** Start MATERIAL FOR THIS TASK **

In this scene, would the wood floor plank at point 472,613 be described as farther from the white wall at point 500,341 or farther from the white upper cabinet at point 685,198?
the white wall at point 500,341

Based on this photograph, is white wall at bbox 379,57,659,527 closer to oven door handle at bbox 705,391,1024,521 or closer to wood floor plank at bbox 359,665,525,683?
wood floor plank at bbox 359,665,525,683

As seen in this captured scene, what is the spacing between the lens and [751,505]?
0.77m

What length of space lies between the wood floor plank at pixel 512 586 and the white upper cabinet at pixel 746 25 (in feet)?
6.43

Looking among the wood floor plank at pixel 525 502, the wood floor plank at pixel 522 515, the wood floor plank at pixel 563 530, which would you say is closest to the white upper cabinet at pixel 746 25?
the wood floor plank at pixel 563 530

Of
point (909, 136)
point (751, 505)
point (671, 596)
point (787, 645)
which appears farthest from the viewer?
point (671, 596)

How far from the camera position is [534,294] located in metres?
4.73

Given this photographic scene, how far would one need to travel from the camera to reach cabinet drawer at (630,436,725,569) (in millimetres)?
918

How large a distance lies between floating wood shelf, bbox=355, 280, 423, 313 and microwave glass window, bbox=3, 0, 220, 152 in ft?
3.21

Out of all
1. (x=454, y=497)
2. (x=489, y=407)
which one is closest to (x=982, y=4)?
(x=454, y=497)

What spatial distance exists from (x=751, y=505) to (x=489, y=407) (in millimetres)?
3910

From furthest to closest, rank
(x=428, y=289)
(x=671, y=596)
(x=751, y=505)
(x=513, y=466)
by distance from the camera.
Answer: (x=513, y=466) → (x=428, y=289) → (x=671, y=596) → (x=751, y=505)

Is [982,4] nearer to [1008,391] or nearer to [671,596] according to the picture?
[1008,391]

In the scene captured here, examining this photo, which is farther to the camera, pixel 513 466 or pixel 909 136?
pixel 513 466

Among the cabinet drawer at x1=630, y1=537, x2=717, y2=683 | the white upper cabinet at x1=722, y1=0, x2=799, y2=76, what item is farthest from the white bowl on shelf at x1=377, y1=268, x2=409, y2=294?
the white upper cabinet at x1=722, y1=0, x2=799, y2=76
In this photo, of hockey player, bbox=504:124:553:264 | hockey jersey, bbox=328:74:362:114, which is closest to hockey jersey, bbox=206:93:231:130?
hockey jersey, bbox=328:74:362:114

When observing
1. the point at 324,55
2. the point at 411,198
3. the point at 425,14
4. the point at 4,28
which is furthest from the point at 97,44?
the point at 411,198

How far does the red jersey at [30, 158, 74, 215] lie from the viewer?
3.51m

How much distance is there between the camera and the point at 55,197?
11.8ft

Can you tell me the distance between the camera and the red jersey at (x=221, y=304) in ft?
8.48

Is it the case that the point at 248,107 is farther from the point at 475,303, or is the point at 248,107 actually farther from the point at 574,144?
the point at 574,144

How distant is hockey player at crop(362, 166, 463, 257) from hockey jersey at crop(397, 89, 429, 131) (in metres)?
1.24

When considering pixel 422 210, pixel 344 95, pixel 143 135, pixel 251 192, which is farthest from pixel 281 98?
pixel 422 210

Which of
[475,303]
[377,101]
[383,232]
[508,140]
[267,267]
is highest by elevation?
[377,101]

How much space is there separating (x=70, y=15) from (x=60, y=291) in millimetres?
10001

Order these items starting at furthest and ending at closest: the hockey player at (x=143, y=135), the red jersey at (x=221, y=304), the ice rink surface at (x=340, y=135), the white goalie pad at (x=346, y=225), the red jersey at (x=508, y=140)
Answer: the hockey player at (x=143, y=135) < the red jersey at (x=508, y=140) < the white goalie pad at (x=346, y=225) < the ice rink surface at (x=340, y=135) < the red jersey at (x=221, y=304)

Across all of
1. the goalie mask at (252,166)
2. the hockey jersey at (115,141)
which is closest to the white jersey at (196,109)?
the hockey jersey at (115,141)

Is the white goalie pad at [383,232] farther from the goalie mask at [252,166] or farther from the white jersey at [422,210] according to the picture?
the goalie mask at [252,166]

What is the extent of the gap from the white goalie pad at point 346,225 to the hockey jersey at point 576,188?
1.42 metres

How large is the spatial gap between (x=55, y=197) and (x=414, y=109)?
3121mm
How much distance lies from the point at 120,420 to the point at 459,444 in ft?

** End MATERIAL FOR THIS TASK **

▸ **THE EXERCISE**: Extract every line from the one containing "Across all of" through the last line of the data, inclusive, exactly as written.

▸ **ANSWER TO THE EXERCISE**:
Across all of
1. the goalie mask at (252,166)
2. the hockey jersey at (115,141)
which is closest to the white jersey at (196,109)?
the hockey jersey at (115,141)

Is the white goalie pad at [383,232] farther from the goalie mask at [252,166] or farther from the white jersey at [422,210] according to the picture?
the goalie mask at [252,166]

What is the extent of the gap from the white goalie pad at point 346,225 to the hockey jersey at point 576,188?
1.42 metres

How large is the spatial gap between (x=55, y=197) and (x=414, y=109)?
3121mm
How much distance lies from the point at 120,420 to the point at 459,444 in ft?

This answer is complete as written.